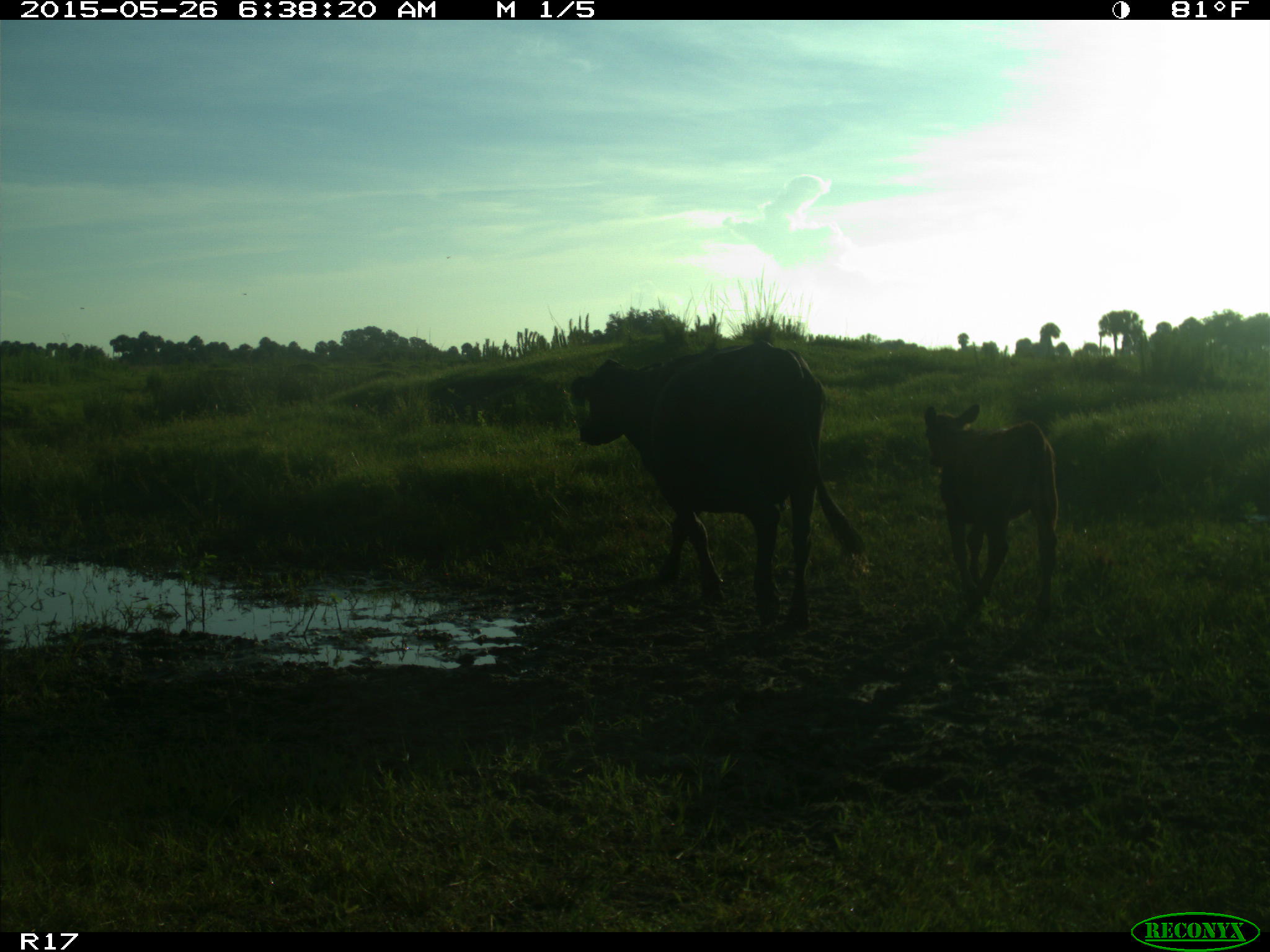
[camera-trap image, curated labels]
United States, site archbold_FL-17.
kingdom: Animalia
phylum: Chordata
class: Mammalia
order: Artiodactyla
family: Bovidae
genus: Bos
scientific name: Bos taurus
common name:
****************************************
TASK OBJECTIVE:
Please give back all the records above word for word, with no pictures included.

TASK ANSWER:
[camera-trap image, curated labels]
United States, site archbold_FL-17.
kingdom: Animalia
phylum: Chordata
class: Mammalia
order: Artiodactyla
family: Bovidae
genus: Bos
scientific name: Bos taurus
common name:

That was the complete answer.